I would count myself as a person that doesn’t really have any friends and I think that’s okay. I mean I have acquaintances and people I know, I have my boyfriend and our families, but I don’t have any close friends, definitely not a best friend. As soon as I say that to people they immediately think I’m some sort of weird loner and feel the need to instantly feel sorry for me. Oh god here is this poor girl, no friends, what is wrong with her? How does she survive?
I’ve had friends in my life, best friends I would’ve said at the time, but I just struggle to keep them, people seem to flit in and out of my life every few years and that’s okay. I’m quite a selfish person I think, I like things just a certain way and I like to put all my time into people that are going to appreciate it, that are on the same wave length as me and want the same things I do, I guess I just choose not to surround myself with people that don’t really care for me, that I don’t get along with. I’m not against the idea of having friends, I just struggle to find people that I can connect with and understand who I am and that I’m a bit weird sometimes. I’m a very chilled out person, I don’t like having to do things when I should or when i’m told, I like my space and like to be alone, this is why keeping friendships has always been a tad difficult.

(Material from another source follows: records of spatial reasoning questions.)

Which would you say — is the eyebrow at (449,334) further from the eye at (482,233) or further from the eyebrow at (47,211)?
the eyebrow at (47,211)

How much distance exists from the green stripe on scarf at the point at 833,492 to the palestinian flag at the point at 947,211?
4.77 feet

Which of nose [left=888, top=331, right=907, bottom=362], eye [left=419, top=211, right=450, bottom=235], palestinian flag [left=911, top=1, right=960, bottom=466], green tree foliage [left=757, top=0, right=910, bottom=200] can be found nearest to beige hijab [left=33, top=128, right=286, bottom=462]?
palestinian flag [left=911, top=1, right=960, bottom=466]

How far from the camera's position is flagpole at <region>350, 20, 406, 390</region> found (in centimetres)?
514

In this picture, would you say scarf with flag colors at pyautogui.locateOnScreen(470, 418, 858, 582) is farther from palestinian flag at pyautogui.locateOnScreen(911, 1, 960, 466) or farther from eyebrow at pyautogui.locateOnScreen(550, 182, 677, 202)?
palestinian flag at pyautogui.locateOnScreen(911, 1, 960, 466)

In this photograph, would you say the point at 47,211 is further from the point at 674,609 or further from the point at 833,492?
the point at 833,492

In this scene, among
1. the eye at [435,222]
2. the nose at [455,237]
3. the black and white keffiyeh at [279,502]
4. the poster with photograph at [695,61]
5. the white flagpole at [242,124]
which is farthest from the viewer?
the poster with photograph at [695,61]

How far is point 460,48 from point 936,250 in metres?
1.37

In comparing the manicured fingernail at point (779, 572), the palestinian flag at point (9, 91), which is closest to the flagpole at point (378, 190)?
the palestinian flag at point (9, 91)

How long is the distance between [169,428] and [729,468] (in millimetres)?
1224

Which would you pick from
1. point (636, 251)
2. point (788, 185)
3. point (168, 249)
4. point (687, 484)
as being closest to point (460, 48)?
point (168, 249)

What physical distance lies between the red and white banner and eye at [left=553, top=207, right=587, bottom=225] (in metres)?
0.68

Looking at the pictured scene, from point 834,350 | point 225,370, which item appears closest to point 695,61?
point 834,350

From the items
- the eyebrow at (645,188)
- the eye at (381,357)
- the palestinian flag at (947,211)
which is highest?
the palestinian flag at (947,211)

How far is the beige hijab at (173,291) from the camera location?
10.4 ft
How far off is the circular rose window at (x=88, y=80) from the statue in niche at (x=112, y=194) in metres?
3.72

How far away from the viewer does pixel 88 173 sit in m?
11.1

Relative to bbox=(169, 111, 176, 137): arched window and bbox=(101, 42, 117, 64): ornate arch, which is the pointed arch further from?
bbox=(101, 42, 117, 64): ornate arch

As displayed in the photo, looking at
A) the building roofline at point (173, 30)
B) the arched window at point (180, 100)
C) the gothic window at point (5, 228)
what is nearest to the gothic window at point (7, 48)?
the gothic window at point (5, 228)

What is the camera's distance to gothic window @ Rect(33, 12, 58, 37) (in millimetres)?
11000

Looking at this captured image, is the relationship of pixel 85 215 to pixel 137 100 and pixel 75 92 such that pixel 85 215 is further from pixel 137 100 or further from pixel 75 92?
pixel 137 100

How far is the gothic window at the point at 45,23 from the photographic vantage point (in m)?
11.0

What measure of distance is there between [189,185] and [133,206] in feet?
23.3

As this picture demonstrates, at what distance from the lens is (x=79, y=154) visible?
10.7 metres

People think that having no friends must mean i’m lonely, that I cry myself sleep because i’m so alone and isolated, it’s just not true. I surround myself with people that I love, I love my boyfriend, I love his family, I love my own family, I have people I love spending time with. I don’t have any friends, but no, I’m definitely not lonely, I’m very happy I get to spend my days with people that care for me and love me. So to anyone out there, you don’t need to worry, I’m just fine.